🤖 AI Summary
Existing atmospheric data assimilation methods are predominantly data-driven, neglecting physical conservation laws and dynamical constraints, thereby yielding physically inconsistent reconstructions. To address this, we propose the Physics-Regularized Diffusion Model (PRDM), the first diffusion-based framework to explicitly embed partial differential equation (PDE)-governed physical laws into the generative process. PRDM introduces a physics-regularized objective function and incorporates a virtual reconstruction encoder to enable observation-guided, latent-space conditional generation. By jointly modeling sparse observational data and hard physical constraints, PRDM achieves state-of-the-art performance on the ERA5 dataset—significantly improving reconstruction accuracy while strictly enforcing mass conservation and dynamical consistency.

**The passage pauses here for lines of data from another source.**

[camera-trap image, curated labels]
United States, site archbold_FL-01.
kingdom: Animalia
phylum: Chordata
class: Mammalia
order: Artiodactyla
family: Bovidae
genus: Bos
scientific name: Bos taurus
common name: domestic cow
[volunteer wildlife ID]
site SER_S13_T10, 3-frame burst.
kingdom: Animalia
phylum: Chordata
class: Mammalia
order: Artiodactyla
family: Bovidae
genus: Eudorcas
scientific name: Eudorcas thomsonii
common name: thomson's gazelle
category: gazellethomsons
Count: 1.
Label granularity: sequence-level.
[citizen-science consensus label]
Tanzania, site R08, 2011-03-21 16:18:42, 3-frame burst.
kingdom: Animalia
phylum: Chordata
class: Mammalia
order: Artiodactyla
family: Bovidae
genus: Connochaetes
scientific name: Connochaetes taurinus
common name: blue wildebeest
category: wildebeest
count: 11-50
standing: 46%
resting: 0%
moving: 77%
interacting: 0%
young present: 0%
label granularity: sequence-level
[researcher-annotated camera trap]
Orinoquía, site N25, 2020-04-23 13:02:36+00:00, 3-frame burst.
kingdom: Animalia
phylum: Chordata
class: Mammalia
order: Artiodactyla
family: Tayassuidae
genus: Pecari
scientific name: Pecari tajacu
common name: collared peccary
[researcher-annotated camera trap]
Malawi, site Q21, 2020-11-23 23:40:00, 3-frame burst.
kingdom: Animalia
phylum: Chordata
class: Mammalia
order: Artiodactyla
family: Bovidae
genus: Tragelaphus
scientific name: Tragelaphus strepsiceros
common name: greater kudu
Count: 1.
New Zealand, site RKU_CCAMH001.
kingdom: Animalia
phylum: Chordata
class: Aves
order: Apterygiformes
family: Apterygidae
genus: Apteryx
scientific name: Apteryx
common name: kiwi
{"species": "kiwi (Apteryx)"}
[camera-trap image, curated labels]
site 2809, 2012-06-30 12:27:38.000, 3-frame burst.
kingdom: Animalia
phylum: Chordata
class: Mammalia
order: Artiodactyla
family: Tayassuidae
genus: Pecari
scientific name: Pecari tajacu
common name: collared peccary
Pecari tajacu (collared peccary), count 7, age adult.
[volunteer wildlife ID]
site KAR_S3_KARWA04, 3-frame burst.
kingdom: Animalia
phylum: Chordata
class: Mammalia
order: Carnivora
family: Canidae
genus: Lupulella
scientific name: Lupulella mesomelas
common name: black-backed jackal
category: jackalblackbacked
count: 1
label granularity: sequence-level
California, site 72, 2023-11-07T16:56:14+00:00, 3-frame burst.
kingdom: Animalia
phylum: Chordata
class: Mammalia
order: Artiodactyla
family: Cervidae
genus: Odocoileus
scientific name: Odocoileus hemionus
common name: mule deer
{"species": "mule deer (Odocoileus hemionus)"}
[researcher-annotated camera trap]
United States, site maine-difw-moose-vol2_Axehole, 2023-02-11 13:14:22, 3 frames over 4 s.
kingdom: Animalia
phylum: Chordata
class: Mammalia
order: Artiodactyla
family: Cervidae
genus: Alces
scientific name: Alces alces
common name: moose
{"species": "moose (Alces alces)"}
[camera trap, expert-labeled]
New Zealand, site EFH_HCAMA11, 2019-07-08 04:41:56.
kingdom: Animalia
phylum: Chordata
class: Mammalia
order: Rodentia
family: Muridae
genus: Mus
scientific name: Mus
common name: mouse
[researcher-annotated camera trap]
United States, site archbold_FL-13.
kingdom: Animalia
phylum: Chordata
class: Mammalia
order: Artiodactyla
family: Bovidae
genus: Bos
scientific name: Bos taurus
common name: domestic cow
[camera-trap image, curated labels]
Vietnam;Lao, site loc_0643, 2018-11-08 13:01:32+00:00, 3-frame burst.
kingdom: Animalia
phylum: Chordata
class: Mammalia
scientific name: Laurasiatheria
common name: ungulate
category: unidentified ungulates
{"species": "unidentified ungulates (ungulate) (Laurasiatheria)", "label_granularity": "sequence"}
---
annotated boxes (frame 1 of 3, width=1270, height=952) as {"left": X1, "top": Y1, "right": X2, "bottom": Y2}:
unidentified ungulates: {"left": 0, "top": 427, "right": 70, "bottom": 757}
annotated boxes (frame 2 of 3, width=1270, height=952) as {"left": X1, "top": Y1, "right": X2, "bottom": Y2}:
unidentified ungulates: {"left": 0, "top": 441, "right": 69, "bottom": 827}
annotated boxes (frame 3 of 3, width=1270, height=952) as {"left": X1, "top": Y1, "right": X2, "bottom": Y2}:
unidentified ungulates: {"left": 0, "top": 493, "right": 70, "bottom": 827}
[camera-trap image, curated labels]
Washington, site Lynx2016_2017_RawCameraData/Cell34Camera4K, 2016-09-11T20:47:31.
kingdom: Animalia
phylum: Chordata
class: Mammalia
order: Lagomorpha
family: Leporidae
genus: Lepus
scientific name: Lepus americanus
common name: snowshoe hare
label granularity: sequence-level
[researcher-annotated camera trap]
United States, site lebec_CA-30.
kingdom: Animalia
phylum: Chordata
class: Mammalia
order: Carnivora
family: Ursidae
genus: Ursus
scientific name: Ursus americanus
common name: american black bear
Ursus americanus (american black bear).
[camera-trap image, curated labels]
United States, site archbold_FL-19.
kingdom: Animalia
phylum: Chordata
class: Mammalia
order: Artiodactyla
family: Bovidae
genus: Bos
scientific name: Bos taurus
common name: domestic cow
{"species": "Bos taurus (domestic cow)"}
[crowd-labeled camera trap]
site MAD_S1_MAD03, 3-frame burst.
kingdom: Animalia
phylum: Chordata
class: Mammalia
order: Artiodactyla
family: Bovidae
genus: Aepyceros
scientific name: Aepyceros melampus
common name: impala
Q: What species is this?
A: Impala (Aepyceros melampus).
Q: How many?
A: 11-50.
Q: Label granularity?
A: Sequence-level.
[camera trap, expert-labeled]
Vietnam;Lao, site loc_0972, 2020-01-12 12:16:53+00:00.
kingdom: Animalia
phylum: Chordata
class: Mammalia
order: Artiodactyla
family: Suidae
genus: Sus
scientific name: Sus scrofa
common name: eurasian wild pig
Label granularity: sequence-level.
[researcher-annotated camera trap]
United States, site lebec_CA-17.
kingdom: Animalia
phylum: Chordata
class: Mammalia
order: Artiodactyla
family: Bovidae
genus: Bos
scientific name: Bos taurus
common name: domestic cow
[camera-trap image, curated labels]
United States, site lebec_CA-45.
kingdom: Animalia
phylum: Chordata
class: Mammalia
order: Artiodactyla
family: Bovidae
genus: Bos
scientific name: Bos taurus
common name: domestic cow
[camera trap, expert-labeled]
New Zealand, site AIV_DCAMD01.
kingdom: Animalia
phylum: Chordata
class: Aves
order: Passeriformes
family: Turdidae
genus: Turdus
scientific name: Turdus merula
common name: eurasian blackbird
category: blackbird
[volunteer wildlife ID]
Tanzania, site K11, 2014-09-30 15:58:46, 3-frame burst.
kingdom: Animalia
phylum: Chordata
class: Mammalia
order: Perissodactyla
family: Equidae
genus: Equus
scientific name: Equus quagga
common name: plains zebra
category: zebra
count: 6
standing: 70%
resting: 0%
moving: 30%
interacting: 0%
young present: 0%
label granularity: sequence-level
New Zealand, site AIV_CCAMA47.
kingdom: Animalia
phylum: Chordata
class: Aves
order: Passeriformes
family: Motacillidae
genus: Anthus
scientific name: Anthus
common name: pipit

The method thus delivers both high-fidelity reconstructions and strong physical interpretability, bridging the gap between deep generative modeling and first-principles atmospheric physics.
📝 Abstract
Data Assimilation (DA) plays a critical role in atmospheric science by reconstructing spatially continous estimates of the system state, which serves as initial conditions for scientific analysis. While recent advances in diffusion models have shown great potential for DA tasks, most existing approaches remain purely data-driven and often overlook the physical laws that govern complex atmospheric dynamics. As a result, they may yield physically inconsistent reconstructions that impair downstream applications. To overcome this limitation, we propose PhyDA, a physics-guided diffusion framework designed to ensure physical coherence in atmospheric data assimilation. PhyDA introduces two key components: (1) a Physically Regularized Diffusion Objective that integrates physical constraints into the training process by penalizing deviations from known physical laws expressed as partial differential equations, and (2) a Virtual Reconstruction Encoder that bridges observational sparsity for structured latent representations, further enhancing the model's ability to infer complete and physically coherent states. Experiments on the ERA5 reanalysis dataset demonstrate that PhyDA achieves superior accuracy and better physical plausibility compared to state-of-the-art baselines. Our results emphasize the importance of combining generative modeling with domain-specific physical knowledge and show that PhyDA offers a promising direction for improving real-world data assimilation systems.